Albas memutar bola matanya malas mendengar teriakan itu. Jika bukan karena terpaksa ia tidak akan mau membiarkan cowok manja itu berada di rumahnya. Semenjak kepergian Ibunya, Alfi memilih pindah di rumah Albas, padahal ia sudah menolak terang-terangan.

Untuk alasan apapun ia tidak mau mengizinkan siapapun berada di rumahnya, walau sekedar menginap. Tapi saudaranya itu sungguh keras kepala, Alfi memilih tidur di halaman rumah ketika Albas mengusir cowok berambut pirang itu, tentu saja karena ia tau Alfi bermulut besar dan akan melaporkan kejadian itu kepada si tua bangka, yang nantinya mempunyai alasan untuk memarahi Albas hingga pagi terbentang. Lebih baik Ia memilih jalan aman, menerima Alfi, daripada berurusan panjang dengan Kakeknya. Menyusahkan.

"Mau kemana Al?"

"Bukan urusan lu. Gua mau pas gua pulang, semua area rumah udah bersih dan gak boleh ada satu debu pun yang ketinggalan," jawab Albas sambil melangkahkan kaki keluar rumah tanpa niat berhenti ketika gerutuan Alfi terdengar di belakang sana.

"Gua saudara lu, bukan pembantu.
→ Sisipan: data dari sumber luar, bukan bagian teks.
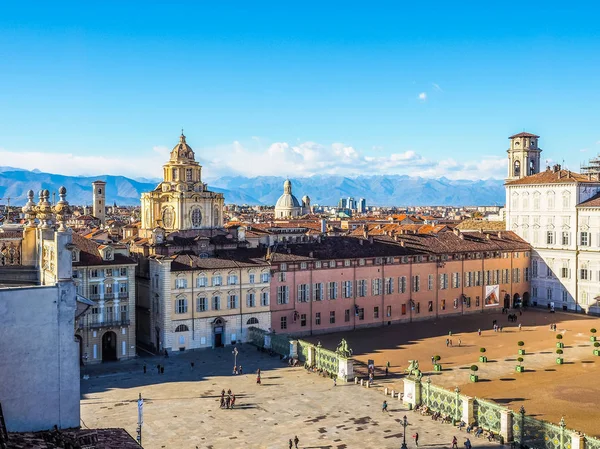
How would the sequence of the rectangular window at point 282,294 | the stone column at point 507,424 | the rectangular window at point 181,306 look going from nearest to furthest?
the stone column at point 507,424 < the rectangular window at point 181,306 < the rectangular window at point 282,294

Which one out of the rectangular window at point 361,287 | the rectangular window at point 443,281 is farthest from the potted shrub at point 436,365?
the rectangular window at point 443,281

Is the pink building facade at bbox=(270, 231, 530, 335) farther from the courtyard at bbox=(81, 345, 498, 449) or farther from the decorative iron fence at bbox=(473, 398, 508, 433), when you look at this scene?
the decorative iron fence at bbox=(473, 398, 508, 433)

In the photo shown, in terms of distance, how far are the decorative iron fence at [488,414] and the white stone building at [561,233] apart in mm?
50098

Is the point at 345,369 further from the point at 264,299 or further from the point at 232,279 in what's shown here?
the point at 232,279

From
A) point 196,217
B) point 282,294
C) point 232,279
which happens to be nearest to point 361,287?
point 282,294

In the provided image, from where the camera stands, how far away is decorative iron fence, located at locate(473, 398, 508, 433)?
128 ft

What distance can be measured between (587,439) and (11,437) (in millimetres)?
29766

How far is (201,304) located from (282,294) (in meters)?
9.43

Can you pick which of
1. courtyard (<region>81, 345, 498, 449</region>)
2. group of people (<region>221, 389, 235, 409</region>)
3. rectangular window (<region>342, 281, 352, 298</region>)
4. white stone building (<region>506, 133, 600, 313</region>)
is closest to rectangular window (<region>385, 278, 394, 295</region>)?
rectangular window (<region>342, 281, 352, 298</region>)

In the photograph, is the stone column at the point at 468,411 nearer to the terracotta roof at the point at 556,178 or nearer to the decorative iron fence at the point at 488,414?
the decorative iron fence at the point at 488,414

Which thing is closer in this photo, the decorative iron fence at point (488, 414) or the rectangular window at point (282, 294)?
the decorative iron fence at point (488, 414)

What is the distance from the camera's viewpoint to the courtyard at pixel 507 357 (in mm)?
46000

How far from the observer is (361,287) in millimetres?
73688

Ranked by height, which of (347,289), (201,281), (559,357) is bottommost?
(559,357)
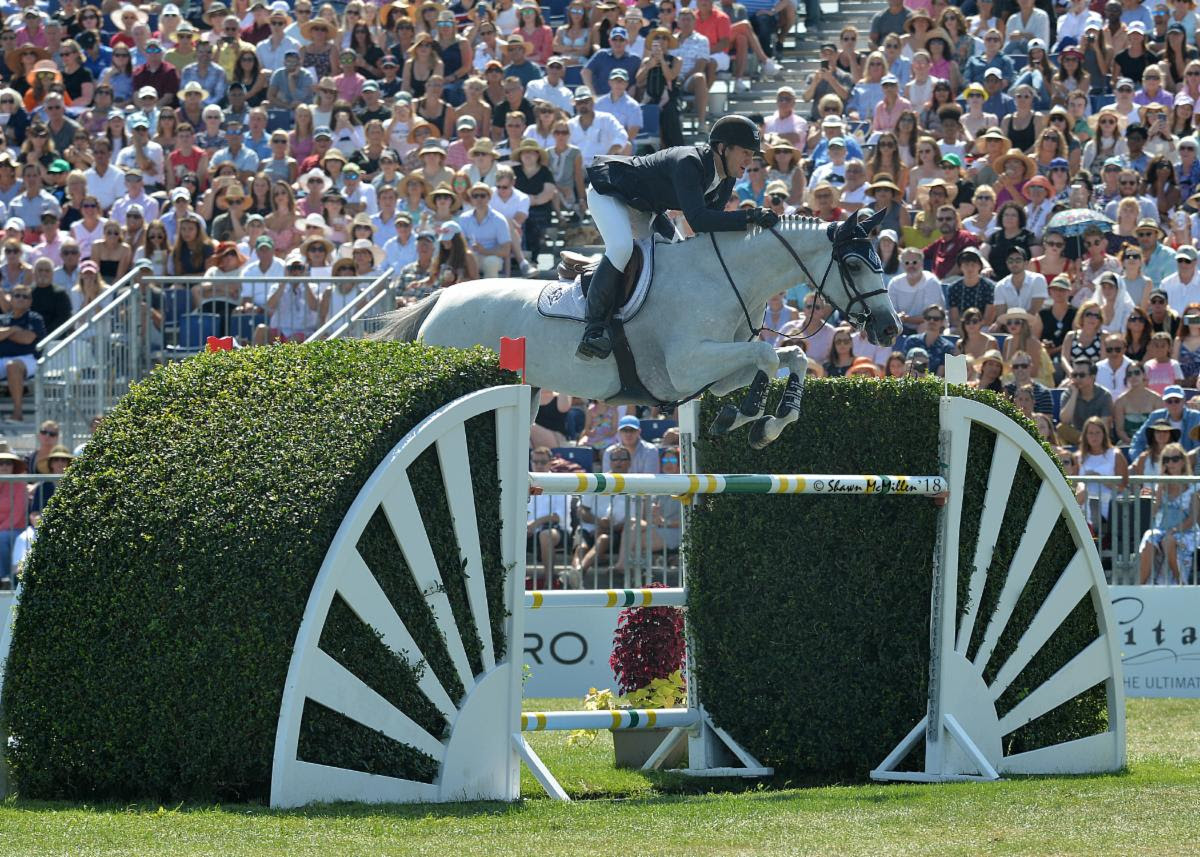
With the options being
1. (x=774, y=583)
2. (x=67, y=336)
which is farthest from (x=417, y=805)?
(x=67, y=336)

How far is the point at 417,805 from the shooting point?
7031mm

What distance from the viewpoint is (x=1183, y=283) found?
14523 millimetres

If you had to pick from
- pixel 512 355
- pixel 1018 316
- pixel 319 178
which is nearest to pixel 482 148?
pixel 319 178

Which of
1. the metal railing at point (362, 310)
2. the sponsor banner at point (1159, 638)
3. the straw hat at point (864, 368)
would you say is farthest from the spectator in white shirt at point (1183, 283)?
the metal railing at point (362, 310)

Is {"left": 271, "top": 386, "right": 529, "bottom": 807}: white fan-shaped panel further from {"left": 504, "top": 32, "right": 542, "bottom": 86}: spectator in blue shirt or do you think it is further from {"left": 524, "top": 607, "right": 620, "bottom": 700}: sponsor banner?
{"left": 504, "top": 32, "right": 542, "bottom": 86}: spectator in blue shirt

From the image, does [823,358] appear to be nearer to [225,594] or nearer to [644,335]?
[644,335]

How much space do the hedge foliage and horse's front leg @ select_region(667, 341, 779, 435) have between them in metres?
1.48

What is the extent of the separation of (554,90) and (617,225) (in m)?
9.68

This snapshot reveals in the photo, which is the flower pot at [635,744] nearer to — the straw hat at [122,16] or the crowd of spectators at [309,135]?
the crowd of spectators at [309,135]

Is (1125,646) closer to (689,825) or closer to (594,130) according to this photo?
(689,825)

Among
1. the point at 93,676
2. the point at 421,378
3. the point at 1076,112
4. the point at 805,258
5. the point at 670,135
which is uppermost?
the point at 1076,112

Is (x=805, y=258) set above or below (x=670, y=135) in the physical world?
below

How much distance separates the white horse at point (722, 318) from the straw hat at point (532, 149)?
7.30m

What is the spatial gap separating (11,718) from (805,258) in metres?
4.46
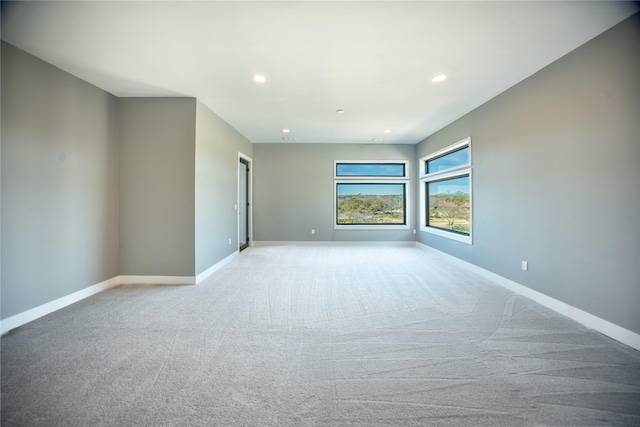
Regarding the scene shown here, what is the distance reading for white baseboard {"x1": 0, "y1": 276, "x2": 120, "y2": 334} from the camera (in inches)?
98.1

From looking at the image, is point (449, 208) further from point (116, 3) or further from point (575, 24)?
point (116, 3)

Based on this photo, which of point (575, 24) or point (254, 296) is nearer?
point (575, 24)

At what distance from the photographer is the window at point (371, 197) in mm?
7098

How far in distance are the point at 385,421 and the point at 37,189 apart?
375 centimetres

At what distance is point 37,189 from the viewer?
2.76 meters

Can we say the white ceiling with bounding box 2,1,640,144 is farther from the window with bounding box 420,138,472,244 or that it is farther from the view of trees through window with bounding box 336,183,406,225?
the view of trees through window with bounding box 336,183,406,225

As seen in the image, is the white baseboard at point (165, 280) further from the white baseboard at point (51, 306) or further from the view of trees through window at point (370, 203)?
the view of trees through window at point (370, 203)

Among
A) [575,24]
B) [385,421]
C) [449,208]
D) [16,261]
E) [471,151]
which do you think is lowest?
[385,421]

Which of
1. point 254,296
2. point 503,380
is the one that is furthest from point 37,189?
point 503,380

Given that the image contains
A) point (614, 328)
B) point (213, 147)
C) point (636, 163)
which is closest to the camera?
point (636, 163)

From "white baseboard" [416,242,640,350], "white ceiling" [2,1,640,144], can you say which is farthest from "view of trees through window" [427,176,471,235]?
"white ceiling" [2,1,640,144]

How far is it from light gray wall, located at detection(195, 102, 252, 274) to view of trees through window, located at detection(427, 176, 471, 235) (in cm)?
436

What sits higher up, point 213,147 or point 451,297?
point 213,147

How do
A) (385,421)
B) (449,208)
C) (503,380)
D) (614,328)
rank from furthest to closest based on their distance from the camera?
(449,208) → (614,328) → (503,380) → (385,421)
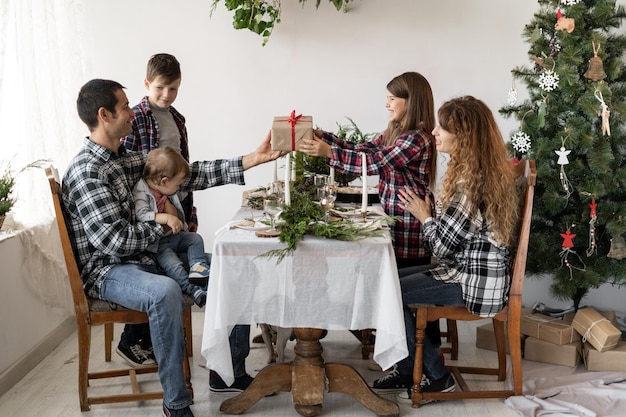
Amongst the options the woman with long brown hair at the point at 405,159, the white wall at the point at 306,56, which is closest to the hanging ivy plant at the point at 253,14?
the white wall at the point at 306,56

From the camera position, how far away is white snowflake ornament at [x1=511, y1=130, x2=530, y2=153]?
3605 mm

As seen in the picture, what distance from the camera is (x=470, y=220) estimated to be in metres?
2.84

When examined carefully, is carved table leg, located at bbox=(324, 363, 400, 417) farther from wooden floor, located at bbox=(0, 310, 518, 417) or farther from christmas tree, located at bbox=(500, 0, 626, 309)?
christmas tree, located at bbox=(500, 0, 626, 309)

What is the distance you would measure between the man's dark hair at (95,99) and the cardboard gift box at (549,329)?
6.91 ft

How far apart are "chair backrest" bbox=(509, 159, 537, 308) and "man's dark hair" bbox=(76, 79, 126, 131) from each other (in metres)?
1.60

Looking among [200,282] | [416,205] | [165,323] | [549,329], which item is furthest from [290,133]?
[549,329]

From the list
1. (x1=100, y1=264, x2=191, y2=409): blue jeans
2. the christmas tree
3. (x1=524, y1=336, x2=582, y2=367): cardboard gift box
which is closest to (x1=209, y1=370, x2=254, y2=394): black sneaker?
(x1=100, y1=264, x2=191, y2=409): blue jeans

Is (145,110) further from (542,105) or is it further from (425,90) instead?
(542,105)

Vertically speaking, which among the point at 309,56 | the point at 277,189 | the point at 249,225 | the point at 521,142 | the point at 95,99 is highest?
the point at 309,56

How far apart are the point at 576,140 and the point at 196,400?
2.02 m

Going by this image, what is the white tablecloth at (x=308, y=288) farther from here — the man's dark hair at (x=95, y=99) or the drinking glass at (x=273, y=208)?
the man's dark hair at (x=95, y=99)

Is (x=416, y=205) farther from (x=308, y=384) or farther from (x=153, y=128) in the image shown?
(x=153, y=128)

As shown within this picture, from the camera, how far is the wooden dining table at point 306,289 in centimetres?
263

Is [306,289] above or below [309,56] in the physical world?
below
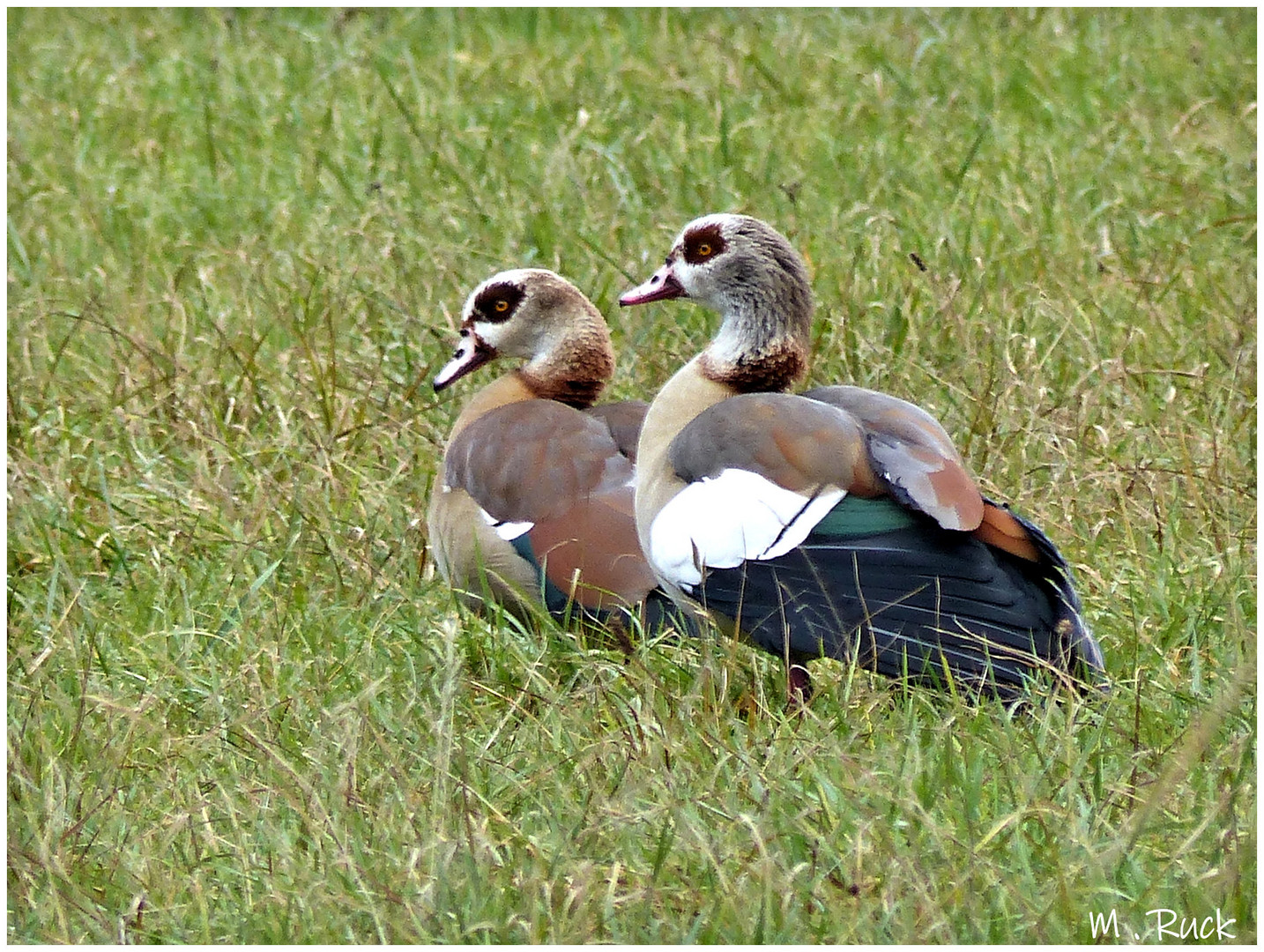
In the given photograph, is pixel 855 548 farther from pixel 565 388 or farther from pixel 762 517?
pixel 565 388

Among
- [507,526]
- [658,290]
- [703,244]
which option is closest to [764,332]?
[703,244]

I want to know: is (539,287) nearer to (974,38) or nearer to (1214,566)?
(1214,566)

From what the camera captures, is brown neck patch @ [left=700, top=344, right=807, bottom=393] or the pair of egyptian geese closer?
the pair of egyptian geese

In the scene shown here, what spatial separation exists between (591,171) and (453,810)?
3.97 meters

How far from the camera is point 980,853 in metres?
2.97

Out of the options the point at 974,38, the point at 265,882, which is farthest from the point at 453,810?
the point at 974,38

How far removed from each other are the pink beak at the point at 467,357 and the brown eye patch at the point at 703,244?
91 centimetres

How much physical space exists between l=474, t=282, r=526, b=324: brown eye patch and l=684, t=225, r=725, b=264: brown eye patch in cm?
79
Masih aja perhitungan kaya emak-emak kos."

******

Tempat teduh tanpa ada tanda-tanda kehidupan itu tak membuat Albas merasa takut ataupun cemas, yang ada dirinya merasa teduh dan juga sesak secara bersamaan di dalam hatinya.

Albas menatap batu nisan bertuliskan Rosita Zery Binti Gecio Zery cukup lama. Manik mata hitamnya menatap sendu makam yang terlihat baru itu. Sesekali mengelus puncak batu nisan, menyalurkan kerinduan, kesedihan, kemarahan, kesakitan dari dalam dirinya. Sepertinya mulai sekarang ini akan menjadi tempat favorit Albas sekedar menenangkan diri.

Satu tepukan dipundaknya membuat Albas seketika mendongak. Albas berdiri, menatap tajam satuobjek di hadapannya.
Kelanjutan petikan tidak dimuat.